The most common applications include femoral nerve blocks for hip and thigh fractures, interscalene blocks for shoulder dislocations (which numb the entire shoulder region), and combined sciatic-femoral blocks for lower leg fractures that need coverage in both the front and back of the leg. Newer techniques like pericapsular nerve group blocks target the hip joint specifically, providing more focused relief with less interference with leg muscle control. These blocks are often performed right in the emergency department and can dramatically reduce or even eliminate the need for IV opioids in the hours that follow.

How You’re Monitored During Treatment

Strong pain medications, especially opioids, can slow your breathing. On a standard hospital floor, nurses typically check your oxygen levels and vital signs every four to eight hours using spot checks. Research shows these intermittent checks can miss episodes of dangerously low oxygen. Continuous pulse oximetry, where a clip on your finger tracks oxygen levels nonstop, is significantly better at catching these drops. It detected dangerous desaturation events nearly 12 times more often than standard spot checks in one analysis.
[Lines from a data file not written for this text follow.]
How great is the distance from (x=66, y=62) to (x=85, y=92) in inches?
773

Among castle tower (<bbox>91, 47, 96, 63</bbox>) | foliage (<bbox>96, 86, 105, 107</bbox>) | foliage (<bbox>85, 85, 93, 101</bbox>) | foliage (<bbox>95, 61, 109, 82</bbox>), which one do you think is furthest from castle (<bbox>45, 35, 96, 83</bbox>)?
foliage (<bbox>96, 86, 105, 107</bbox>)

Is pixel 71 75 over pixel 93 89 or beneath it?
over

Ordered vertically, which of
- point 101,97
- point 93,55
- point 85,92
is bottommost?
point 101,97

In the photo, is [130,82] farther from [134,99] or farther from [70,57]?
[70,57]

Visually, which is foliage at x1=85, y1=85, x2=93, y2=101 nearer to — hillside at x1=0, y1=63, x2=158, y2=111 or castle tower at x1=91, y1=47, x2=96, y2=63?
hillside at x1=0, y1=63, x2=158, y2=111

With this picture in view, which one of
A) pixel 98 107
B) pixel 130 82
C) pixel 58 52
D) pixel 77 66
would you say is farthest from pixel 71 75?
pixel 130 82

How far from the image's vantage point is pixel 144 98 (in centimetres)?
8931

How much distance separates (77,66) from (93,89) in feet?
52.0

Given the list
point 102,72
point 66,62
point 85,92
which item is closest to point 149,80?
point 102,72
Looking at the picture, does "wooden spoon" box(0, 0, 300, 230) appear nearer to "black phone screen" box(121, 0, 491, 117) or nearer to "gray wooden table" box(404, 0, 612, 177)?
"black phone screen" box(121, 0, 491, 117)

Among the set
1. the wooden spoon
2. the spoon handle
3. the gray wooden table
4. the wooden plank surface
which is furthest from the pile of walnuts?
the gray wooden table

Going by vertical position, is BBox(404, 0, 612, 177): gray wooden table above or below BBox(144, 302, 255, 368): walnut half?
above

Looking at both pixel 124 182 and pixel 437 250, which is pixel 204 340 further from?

If you’re receiving high doses of opioids or have risk factors like sleep apnea or obesity, you’re more likely to be placed on continuous monitoring. PCA pumps add another layer of safety through their built-in dose limits, but the nursing team still watches for excessive sedation as an early warning sign.
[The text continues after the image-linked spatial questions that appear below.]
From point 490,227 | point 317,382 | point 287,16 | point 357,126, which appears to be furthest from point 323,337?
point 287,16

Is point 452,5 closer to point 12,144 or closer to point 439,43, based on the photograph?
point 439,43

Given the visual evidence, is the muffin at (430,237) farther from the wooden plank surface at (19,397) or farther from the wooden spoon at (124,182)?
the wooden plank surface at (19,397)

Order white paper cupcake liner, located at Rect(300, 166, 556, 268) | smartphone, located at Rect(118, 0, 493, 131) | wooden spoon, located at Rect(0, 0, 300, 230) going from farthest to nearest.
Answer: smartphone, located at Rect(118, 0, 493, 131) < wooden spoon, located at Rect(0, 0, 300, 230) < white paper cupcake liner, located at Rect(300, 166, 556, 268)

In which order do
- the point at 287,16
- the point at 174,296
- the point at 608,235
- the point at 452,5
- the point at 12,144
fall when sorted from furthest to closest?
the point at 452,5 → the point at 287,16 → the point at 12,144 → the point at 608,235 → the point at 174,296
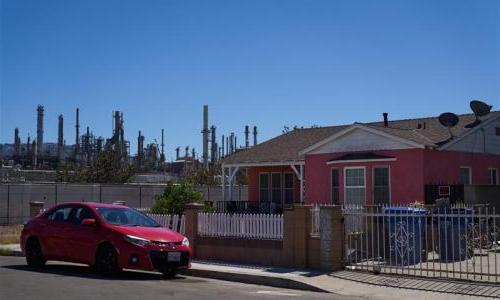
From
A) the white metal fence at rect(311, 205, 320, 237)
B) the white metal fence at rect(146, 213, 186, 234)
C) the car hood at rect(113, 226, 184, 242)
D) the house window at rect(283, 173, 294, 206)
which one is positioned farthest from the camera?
the house window at rect(283, 173, 294, 206)

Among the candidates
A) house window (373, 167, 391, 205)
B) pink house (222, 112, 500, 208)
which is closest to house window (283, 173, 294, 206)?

Transitioning From IV to Oral Medication

Once your pain is stabilizing, the hospital team begins shifting you from IV medications to oral ones. This transition typically happens before you leave the ICU or step down to a regular floor. The switch involves converting your 24-hour IV opioid consumption into an equivalent oral dose, then supplementing with oral acetaminophen or an anti-inflammatory.

At discharge, your prescriptions are structured to make tapering straightforward. Opioids and non-opioid pain relievers are prescribed separately rather than as combination pills, so you can reduce the opioid component independently as your pain improves. The number of opioid pills you’re sent home with is based on how much you actually used in your last 24 hours in the hospital, along with a schedule for gradually stepping down. The goal is to lean on the non-opioid medications as your primary pain control and use opioids only for breakthrough episodes that those medications can’t handle.